PROBLEM TO SOLVE =
Pick up the contract excerpt below on the sellers' representations about the Assets and continue it from its last sentence.

PROVIDED TEXT =
>>>

4.12                        Capital Commitments.  Except as set forth on Schedule 4.12, there are no Contracts or commitments by Sellers to incur capital expenditures on or after the Closing Date in excess of $250,000 in connection with the ownership or operation of the Assets.

 

4.13                        Imbalances.  Except as disclosed on Schedule 4.13, there do not exist, as of the Execution Date, any imbalances (gathering, processing, transportation or otherwise) that are associated with the Assets that would require a material payment to any Person and for which Buyer or its Affiliate Designees could (following consummation of the transactions contemplated hereby) be responsible.

 

4.14                        Insurance.  A true, correct and complete list of the insurance policies related to the Business (including policy periods and the amounts of coverage, limits and deductibles) is attached hereto as Schedule 4.14 (collectively, the “Insurance Policies”).  All of the Insurance Policies are in full force and effect.  No event has occurred, including the failure by Sellers to give any notice or information or the delivery of any inaccurate or erroneous notice or information, which materially limits or impairs the rights of Sellers under any of the Insurance Policies.  Except as set forth in Schedule 4.14, no material claim is outstanding under any of the Insurance Policies, and no carrier of any Insurance Policy has asserted in writing any denial of coverage of any material claim.  All premiums due with respect to the Insurance Policies have been paid or otherwise accrued.

 

4.15                        Matters Related to Assets.

 

(a)                                 Except as set forth on Schedule 4.15, all of the pipelines, facilities, equipment and other tangible assets that constitute Assets and are owned, leased or used by Sellers in connection with the ownership and operation of the Assets are (i) in good condition and repair, except for ordinary wear and tear and ordinary and routine repairs and maintenance requirements, for Assets of comparable age and usage, (ii) not in need of any repairs, which, if not made, would materially and adversely affect the integrity or safety of such Assets and (iii) are suitable for use by Sellers to conduct the operations and business currently conducted by Sellers with respect to such Assets.

<<<

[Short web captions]
>>>

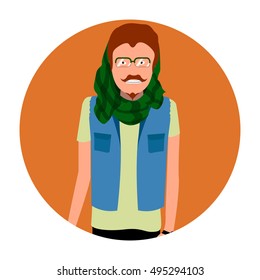 Isolated portrait of a hipster, Vector illustration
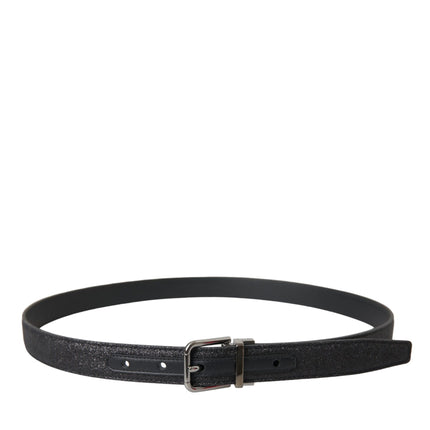 Dolce & Gabbana Black Glittered Leather Silver Buckle Belt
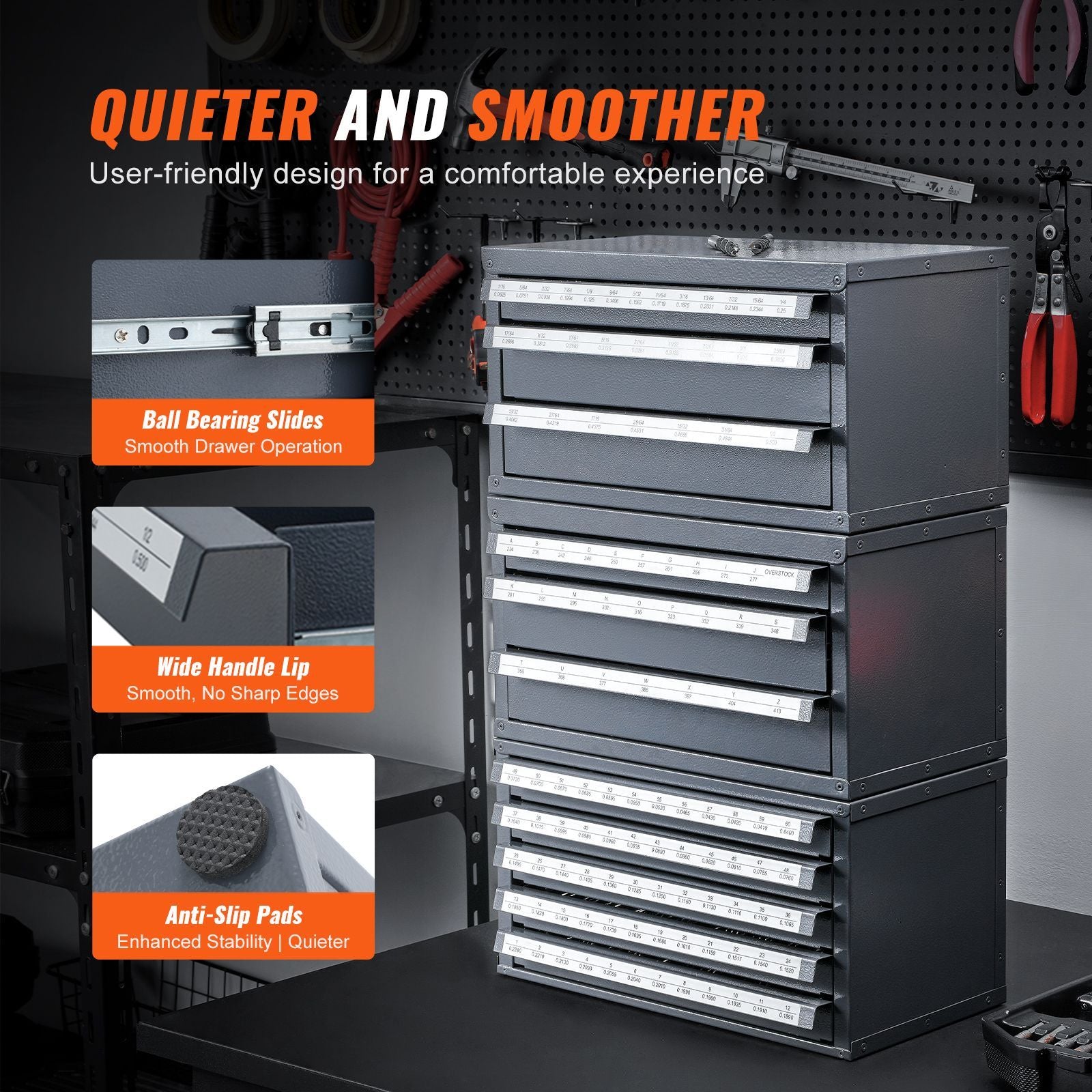 Three-Drawer Drill Bit Dispenser Cabinet – A to Z Organization with Labels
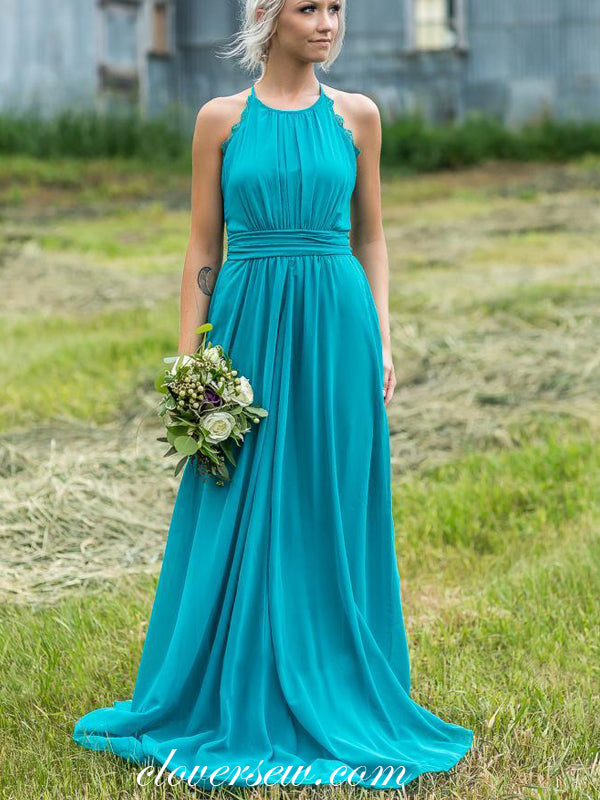 Ice Blue Chiffon Halter Open Back A-line Long Bridesmaid Dresses,CB0136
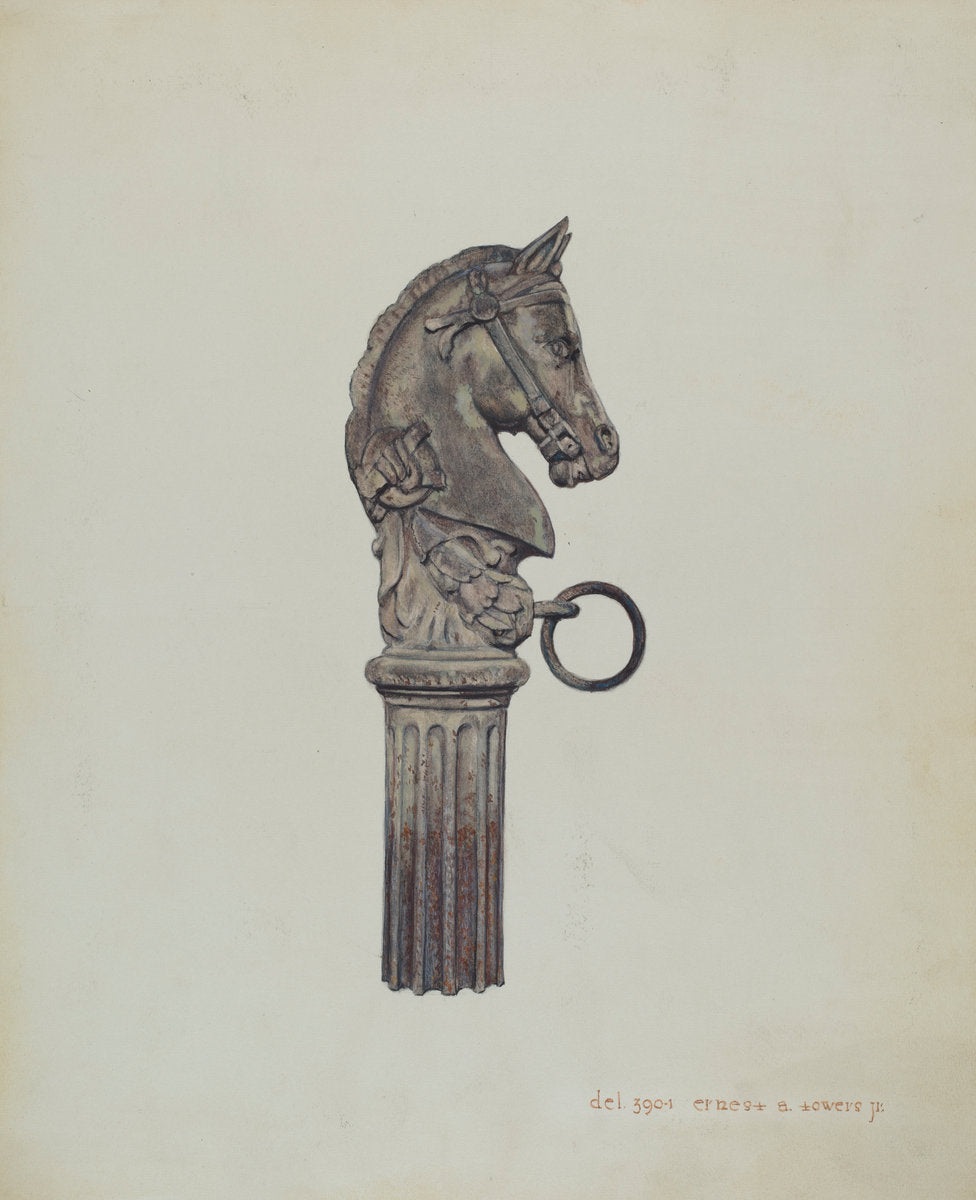 Horse Head Hitching Post by Ernest A. Towers, Jr. (American, active c. 1935), 16X12"(A3)Poster Print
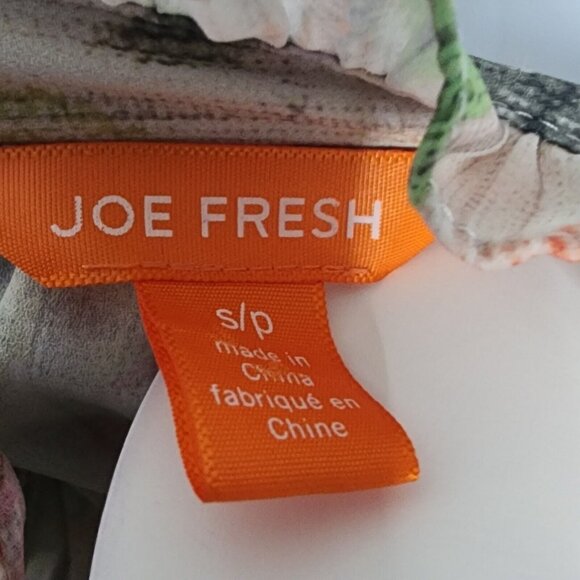 Joe Fresh Dress Womens Size S Small Green Orange Floral Long Sleeve Lightweight - Picture 6 of 7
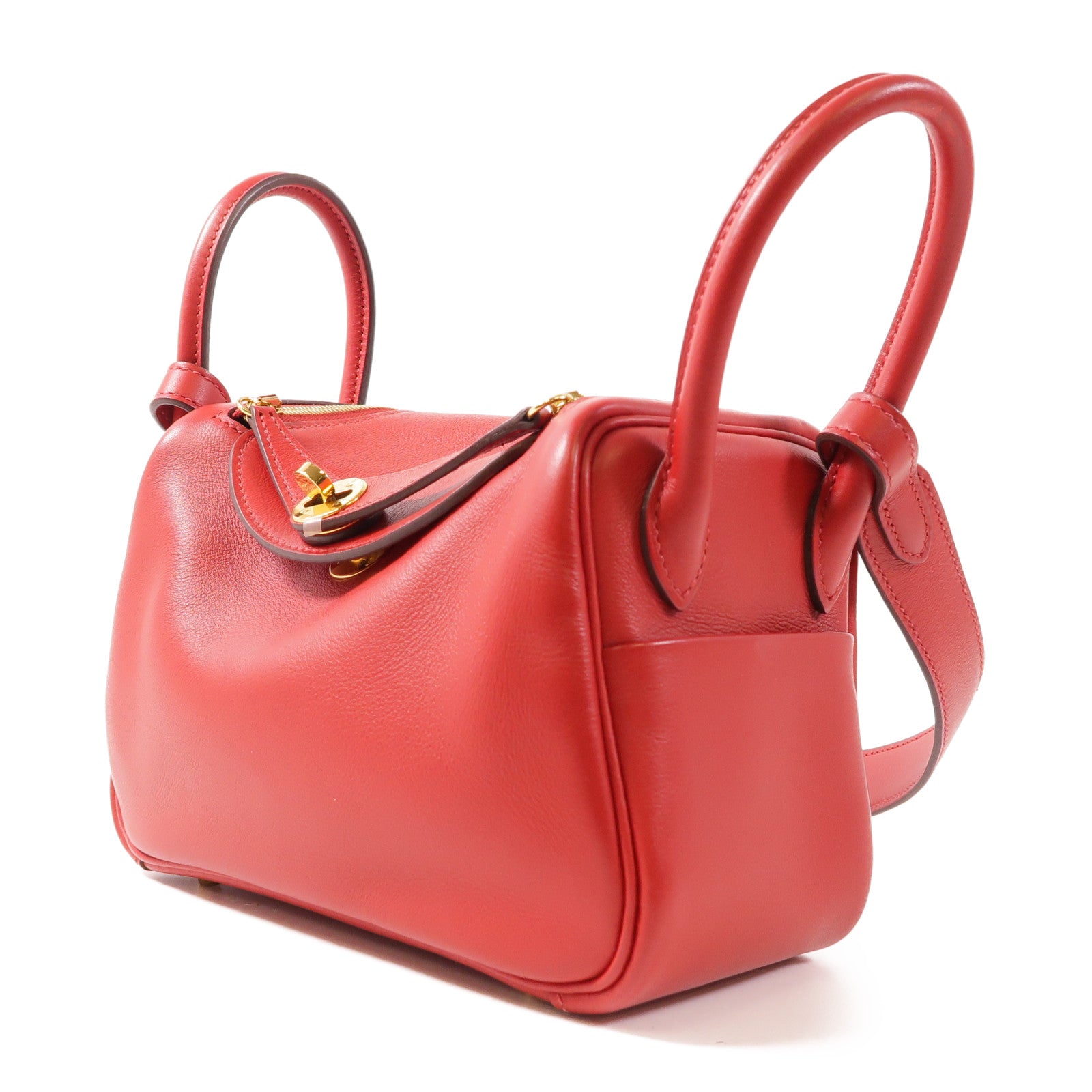 HERMES GHW Mini Lindy 2 Way Shoulder Bag Handbag Swift Leather Rouge Casaque/Red
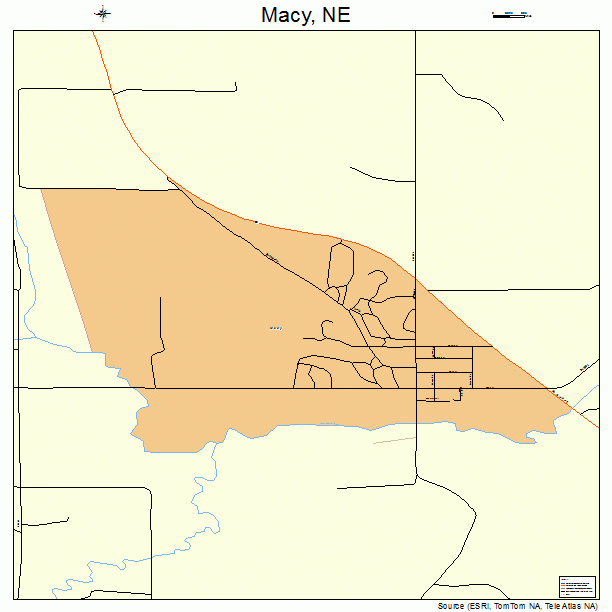 Macy, NE street map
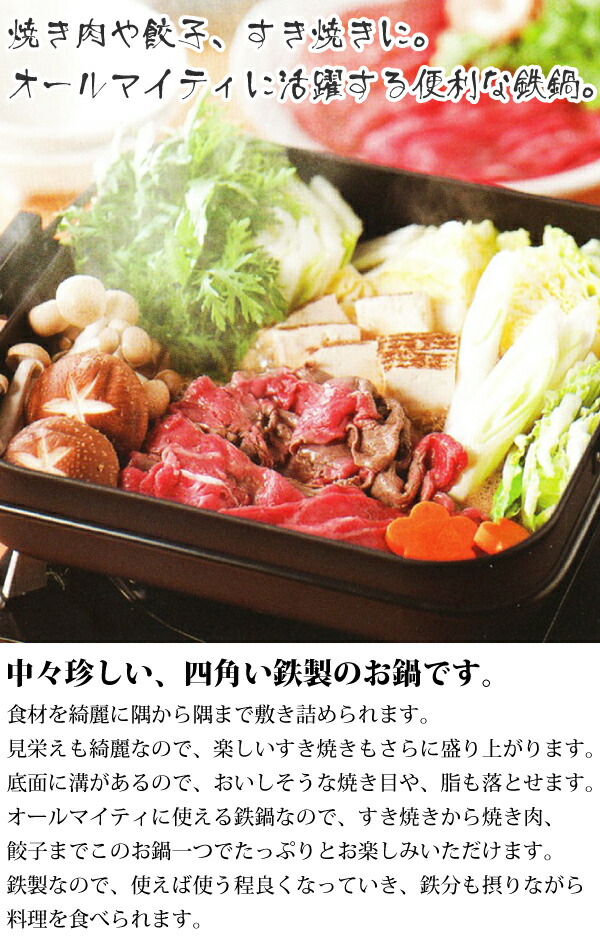 楽天市場】送料無料 【○日本製】彩食庵 ガス火専用 鉄製角型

<<<

TASK OUTPUT =
 

(b)                                 Except as set forth on Schedule 4.15, the Assets (including the Pipeline System, Plants or SWD Wells) constitute all assets, properties, rights, privileges and interests of whatever kind or nature, real or personal or mixed, tangible or intangible, used or necessary to (i) conduct the operations and business currently conducted by Sellers with respect to the Assets in a manner consistent with past practices and customs of Sellers, other than the operations and business conducted with respect to the Excluded Assets, and (ii) perform the obligations that are required to be performed under the Assigned Contracts on the date immediately following the Closing Date.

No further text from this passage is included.